Task requirements »
Reproduce all of the data that follows, character for character.

======== Supplied material

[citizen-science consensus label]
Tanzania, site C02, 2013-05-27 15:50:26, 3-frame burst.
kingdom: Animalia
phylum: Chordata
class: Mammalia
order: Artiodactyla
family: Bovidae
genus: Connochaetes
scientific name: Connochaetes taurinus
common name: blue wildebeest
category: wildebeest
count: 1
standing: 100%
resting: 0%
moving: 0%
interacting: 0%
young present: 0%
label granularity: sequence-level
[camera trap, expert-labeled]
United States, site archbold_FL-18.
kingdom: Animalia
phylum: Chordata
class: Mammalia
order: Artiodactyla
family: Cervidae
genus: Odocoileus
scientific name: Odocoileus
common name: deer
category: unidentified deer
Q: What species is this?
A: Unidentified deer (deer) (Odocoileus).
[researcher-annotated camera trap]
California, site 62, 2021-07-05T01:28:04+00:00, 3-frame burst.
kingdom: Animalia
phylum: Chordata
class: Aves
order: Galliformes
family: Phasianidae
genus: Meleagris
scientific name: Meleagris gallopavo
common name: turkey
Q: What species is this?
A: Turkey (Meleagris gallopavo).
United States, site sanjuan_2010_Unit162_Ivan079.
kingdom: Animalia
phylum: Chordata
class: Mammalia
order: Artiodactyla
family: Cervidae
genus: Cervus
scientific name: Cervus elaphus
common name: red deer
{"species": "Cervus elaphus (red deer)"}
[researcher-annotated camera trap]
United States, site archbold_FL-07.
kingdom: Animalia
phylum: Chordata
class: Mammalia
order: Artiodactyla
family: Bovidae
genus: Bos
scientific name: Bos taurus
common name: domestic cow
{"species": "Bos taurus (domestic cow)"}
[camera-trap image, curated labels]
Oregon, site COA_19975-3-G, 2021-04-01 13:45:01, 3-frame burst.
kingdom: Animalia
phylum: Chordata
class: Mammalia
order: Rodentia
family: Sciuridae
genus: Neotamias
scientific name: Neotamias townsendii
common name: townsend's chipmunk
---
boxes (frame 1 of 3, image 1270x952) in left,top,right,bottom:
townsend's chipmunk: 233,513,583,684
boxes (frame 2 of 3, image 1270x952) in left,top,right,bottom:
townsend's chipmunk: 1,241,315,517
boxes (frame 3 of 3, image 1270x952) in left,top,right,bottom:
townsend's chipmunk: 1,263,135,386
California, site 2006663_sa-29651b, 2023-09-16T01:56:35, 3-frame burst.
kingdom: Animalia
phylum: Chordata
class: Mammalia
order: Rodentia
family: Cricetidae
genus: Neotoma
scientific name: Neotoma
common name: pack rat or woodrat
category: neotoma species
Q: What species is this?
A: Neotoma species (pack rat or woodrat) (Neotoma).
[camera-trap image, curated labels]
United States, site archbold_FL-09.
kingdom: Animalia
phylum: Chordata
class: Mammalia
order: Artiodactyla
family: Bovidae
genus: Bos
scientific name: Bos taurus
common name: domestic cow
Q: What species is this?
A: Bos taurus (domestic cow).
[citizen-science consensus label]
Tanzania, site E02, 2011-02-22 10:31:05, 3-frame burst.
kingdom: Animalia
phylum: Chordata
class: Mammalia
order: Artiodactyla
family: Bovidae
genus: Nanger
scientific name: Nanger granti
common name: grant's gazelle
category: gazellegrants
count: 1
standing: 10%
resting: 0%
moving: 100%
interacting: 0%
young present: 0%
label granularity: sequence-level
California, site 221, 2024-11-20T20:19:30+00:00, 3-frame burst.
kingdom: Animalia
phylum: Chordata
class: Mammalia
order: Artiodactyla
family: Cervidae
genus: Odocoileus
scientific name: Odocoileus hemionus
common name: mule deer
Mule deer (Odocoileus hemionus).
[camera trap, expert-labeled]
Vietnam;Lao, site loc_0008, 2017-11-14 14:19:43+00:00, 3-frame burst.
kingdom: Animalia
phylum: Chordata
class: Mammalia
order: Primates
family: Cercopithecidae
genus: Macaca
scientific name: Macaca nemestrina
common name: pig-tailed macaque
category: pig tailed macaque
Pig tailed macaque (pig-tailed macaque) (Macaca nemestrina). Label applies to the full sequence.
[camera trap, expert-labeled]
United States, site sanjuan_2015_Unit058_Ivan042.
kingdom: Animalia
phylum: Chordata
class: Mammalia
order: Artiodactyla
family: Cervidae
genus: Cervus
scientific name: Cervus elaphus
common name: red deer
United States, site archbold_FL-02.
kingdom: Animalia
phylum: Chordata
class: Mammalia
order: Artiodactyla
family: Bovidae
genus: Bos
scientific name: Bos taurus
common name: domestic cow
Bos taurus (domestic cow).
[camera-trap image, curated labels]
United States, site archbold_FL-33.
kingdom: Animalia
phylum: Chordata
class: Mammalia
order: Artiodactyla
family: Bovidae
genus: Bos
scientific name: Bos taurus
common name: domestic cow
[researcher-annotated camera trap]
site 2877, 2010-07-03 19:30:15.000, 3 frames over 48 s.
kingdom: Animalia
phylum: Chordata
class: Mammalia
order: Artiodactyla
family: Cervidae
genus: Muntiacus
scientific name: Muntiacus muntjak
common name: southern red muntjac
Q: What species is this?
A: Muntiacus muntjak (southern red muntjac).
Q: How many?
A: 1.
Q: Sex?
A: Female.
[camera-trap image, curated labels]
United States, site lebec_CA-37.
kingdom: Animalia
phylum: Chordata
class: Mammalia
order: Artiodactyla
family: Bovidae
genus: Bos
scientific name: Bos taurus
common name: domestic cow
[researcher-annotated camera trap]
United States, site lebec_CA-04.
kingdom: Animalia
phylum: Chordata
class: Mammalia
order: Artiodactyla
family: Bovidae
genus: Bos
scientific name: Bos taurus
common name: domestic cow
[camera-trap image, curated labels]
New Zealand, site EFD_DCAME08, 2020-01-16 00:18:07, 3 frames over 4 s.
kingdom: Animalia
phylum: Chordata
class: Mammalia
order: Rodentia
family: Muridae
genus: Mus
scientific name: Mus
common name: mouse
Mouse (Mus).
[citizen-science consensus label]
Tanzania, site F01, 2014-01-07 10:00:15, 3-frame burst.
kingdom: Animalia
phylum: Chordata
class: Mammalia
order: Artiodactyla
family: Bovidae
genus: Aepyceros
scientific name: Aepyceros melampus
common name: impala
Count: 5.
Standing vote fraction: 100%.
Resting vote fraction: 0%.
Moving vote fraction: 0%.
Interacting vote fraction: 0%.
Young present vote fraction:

================

Response to this exercise »
[citizen-science consensus label]
Tanzania, site C02, 2013-05-27 15:50:26, 3-frame burst.
kingdom: Animalia
phylum: Chordata
class: Mammalia
order: Artiodactyla
family: Bovidae
genus: Connochaetes
scientific name: Connochaetes taurinus
common name: blue wildebeest
category: wildebeest
count: 1
standing: 100%
resting: 0%
moving: 0%
interacting: 0%
young present: 0%
label granularity: sequence-level
[camera trap, expert-labeled]
United States, site archbold_FL-18.
kingdom: Animalia
phylum: Chordata
class: Mammalia
order: Artiodactyla
family: Cervidae
genus: Odocoileus
scientific name: Odocoileus
common name: deer
category: unidentified deer
Q: What species is this?
A: Unidentified deer (deer) (Odocoileus).
[researcher-annotated camera trap]
California, site 62, 2021-07-05T01:28:04+00:00, 3-frame burst.
kingdom: Animalia
phylum: Chordata
class: Aves
order: Galliformes
family: Phasianidae
genus: Meleagris
scientific name: Meleagris gallopavo
common name: turkey
Q: What species is this?
A: Turkey (Meleagris gallopavo).
United States, site sanjuan_2010_Unit162_Ivan079.
kingdom: Animalia
phylum: Chordata
class: Mammalia
order: Artiodactyla
family: Cervidae
genus: Cervus
scientific name: Cervus elaphus
common name: red deer
{"species": "Cervus elaphus (red deer)"}
[researcher-annotated camera trap]
United States, site archbold_FL-07.
kingdom: Animalia
phylum: Chordata
class: Mammalia
order: Artiodactyla
family: Bovidae
genus: Bos
scientific name: Bos taurus
common name: domestic cow
{"species": "Bos taurus (domestic cow)"}
[camera-trap image, curated labels]
Oregon, site COA_19975-3-G, 2021-04-01 13:45:01, 3-frame burst.
kingdom: Animalia
phylum: Chordata
class: Mammalia
order: Rodentia
family: Sciuridae
genus: Neotamias
scientific name: Neotamias townsendii
common name: townsend's chipmunk
---
boxes (frame 1 of 3, image 1270x952) in left,top,right,bottom:
townsend's chipmunk: 233,513,583,684
boxes (frame 2 of 3, image 1270x952) in left,top,right,bottom:
townsend's chipmunk: 1,241,315,517
boxes (frame 3 of 3, image 1270x952) in left,top,right,bottom:
townsend's chipmunk: 1,263,135,386
California, site 2006663_sa-29651b, 2023-09-16T01:56:35, 3-frame burst.
kingdom: Animalia
phylum: Chordata
class: Mammalia
order: Rodentia
family: Cricetidae
genus: Neotoma
scientific name: Neotoma
common name: pack rat or woodrat
category: neotoma species
Q: What species is this?
A: Neotoma species (pack rat or woodrat) (Neotoma).
[camera-trap image, curated labels]
United States, site archbold_FL-09.
kingdom: Animalia
phylum: Chordata
class: Mammalia
order: Artiodactyla
family: Bovidae
genus: Bos
scientific name: Bos taurus
common name: domestic cow
Q: What species is this?
A: Bos taurus (domestic cow).
[citizen-science consensus label]
Tanzania, site E02, 2011-02-22 10:31:05, 3-frame burst.
kingdom: Animalia
phylum: Chordata
class: Mammalia
order: Artiodactyla
family: Bovidae
genus: Nanger
scientific name: Nanger granti
common name: grant's gazelle
category: gazellegrants
count: 1
standing: 10%
resting: 0%
moving: 100%
interacting: 0%
young present: 0%
label granularity: sequence-level
California, site 221, 2024-11-20T20:19:30+00:00, 3-frame burst.
kingdom: Animalia
phylum: Chordata
class: Mammalia
order: Artiodactyla
family: Cervidae
genus: Odocoileus
scientific name: Odocoileus hemionus
common name: mule deer
Mule deer (Odocoileus hemionus).
[camera trap, expert-labeled]
Vietnam;Lao, site loc_0008, 2017-11-14 14:19:43+00:00, 3-frame burst.
kingdom: Animalia
phylum: Chordata
class: Mammalia
order: Primates
family: Cercopithecidae
genus: Macaca
scientific name: Macaca nemestrina
common name: pig-tailed macaque
category: pig tailed macaque
Pig tailed macaque (pig-tailed macaque) (Macaca nemestrina). Label applies to the full sequence.
[camera trap, expert-labeled]
United States, site sanjuan_2015_Unit058_Ivan042.
kingdom: Animalia
phylum: Chordata
class: Mammalia
order: Artiodactyla
family: Cervidae
genus: Cervus
scientific name: Cervus elaphus
common name: red deer
United States, site archbold_FL-02.
kingdom: Animalia
phylum: Chordata
class: Mammalia
order: Artiodactyla
family: Bovidae
genus: Bos
scientific name: Bos taurus
common name: domestic cow
Bos taurus (domestic cow).
[camera-trap image, curated labels]
United States, site archbold_FL-33.
kingdom: Animalia
phylum: Chordata
class: Mammalia
order: Artiodactyla
family: Bovidae
genus: Bos
scientific name: Bos taurus
common name: domestic cow
[researcher-annotated camera trap]
site 2877, 2010-07-03 19:30:15.000, 3 frames over 48 s.
kingdom: Animalia
phylum: Chordata
class: Mammalia
order: Artiodactyla
family: Cervidae
genus: Muntiacus
scientific name: Muntiacus muntjak
common name: southern red muntjac
Q: What species is this?
A: Muntiacus muntjak (southern red muntjac).
Q: How many?
A: 1.
Q: Sex?
A: Female.
[camera-trap image, curated labels]
United States, site lebec_CA-37.
kingdom: Animalia
phylum: Chordata
class: Mammalia
order: Artiodactyla
family: Bovidae
genus: Bos
scientific name: Bos taurus
common name: domestic cow
[researcher-annotated camera trap]
United States, site lebec_CA-04.
kingdom: Animalia
phylum: Chordata
class: Mammalia
order: Artiodactyla
family: Bovidae
genus: Bos
scientific name: Bos taurus
common name: domestic cow
[camera-trap image, curated labels]
New Zealand, site EFD_DCAME08, 2020-01-16 00:18:07, 3 frames over 4 s.
kingdom: Animalia
phylum: Chordata
class: Mammalia
order: Rodentia
family: Muridae
genus: Mus
scientific name: Mus
common name: mouse
Mouse (Mus).
[citizen-science consensus label]
Tanzania, site F01, 2014-01-07 10:00:15, 3-frame burst.
kingdom: Animalia
phylum: Chordata
class: Mammalia
order: Artiodactyla
family: Bovidae
genus: Aepyceros
scientific name: Aepyceros melampus
common name: impala
Count: 5.
Standing vote fraction: 100%.
Resting vote fraction: 0%.
Moving vote fraction: 0%.
Interacting vote fraction: 0%.
Young present vote fraction:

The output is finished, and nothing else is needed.